▶ **Record extracts**:
========================

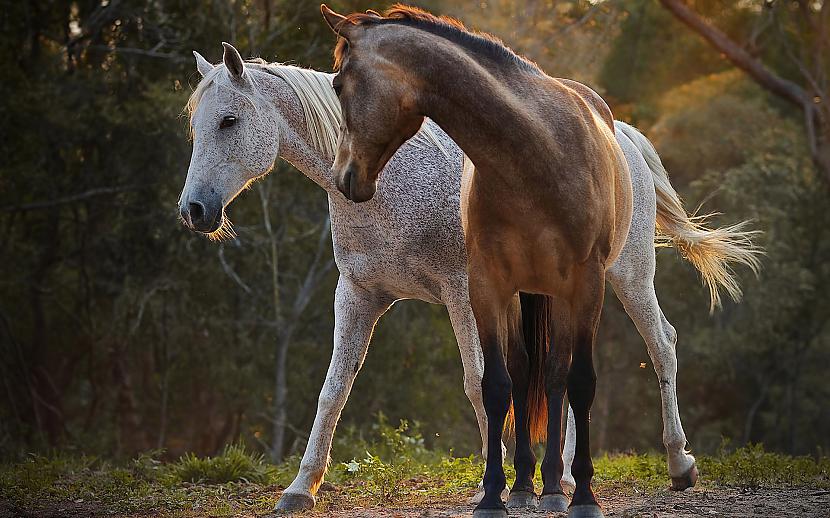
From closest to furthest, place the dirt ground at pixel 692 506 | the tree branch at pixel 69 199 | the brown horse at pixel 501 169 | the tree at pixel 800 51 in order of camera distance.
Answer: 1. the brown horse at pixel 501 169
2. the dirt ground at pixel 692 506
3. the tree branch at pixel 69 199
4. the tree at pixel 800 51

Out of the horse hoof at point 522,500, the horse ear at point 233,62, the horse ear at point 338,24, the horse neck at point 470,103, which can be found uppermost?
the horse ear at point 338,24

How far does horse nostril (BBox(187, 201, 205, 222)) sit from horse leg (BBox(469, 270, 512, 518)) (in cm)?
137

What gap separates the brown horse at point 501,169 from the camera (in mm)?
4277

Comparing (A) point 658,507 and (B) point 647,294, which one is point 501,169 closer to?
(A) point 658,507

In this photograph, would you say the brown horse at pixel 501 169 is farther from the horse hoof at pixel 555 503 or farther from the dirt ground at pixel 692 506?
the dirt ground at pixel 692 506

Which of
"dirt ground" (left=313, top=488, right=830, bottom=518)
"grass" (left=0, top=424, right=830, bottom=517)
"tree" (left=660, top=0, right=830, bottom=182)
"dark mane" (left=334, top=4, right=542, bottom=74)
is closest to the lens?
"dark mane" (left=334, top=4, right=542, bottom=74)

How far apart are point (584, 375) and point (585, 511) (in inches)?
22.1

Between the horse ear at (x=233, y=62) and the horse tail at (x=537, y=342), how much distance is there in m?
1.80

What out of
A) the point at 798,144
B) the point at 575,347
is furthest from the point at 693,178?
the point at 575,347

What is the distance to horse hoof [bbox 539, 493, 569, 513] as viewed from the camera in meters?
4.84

========================

▶ **Exercise directions**: Can you repeat the lines above with "camera" swapped for "viewer" everywhere and nothing else changed? Leave the pictures out.

▶ **Expected answer**:
From closest to furthest, place the dirt ground at pixel 692 506 | the tree branch at pixel 69 199 | the brown horse at pixel 501 169 | the tree at pixel 800 51 in order of viewer distance.
Answer: 1. the brown horse at pixel 501 169
2. the dirt ground at pixel 692 506
3. the tree branch at pixel 69 199
4. the tree at pixel 800 51

Out of the horse hoof at point 522,500, the horse ear at point 233,62, the horse ear at point 338,24, the horse neck at point 470,103, which can be found uppermost?
the horse ear at point 338,24

How far does horse nostril (BBox(187, 201, 205, 222)) sit from horse leg (BBox(469, 270, 512, 518)) (in cm)?
137

What gap separates the brown horse at point 501,169 from the viewer (in mm)?
4277

Comparing (A) point 658,507 and (B) point 647,294, which one is point 501,169 closer to?
(A) point 658,507

In this photograph, would you say the brown horse at pixel 501 169 is farther from the horse hoof at pixel 555 503 or farther from the dirt ground at pixel 692 506?
the dirt ground at pixel 692 506

Which of
"dirt ground" (left=313, top=488, right=830, bottom=518)
"grass" (left=0, top=424, right=830, bottom=517)
"tree" (left=660, top=0, right=830, bottom=182)
"dark mane" (left=334, top=4, right=542, bottom=74)
is closest to the lens?
"dark mane" (left=334, top=4, right=542, bottom=74)

How far apart are point (584, 375) and point (585, 511) (in inches)?
22.1

Between the horse ear at (x=233, y=62) and the horse tail at (x=537, y=342), how much distance is there in m?
1.80

What out of
A) the point at 798,144
B) the point at 575,347
is furthest from the point at 693,178?
the point at 575,347

What is the distance to horse hoof [bbox 539, 493, 569, 513] as viewed from the viewer in meters?
4.84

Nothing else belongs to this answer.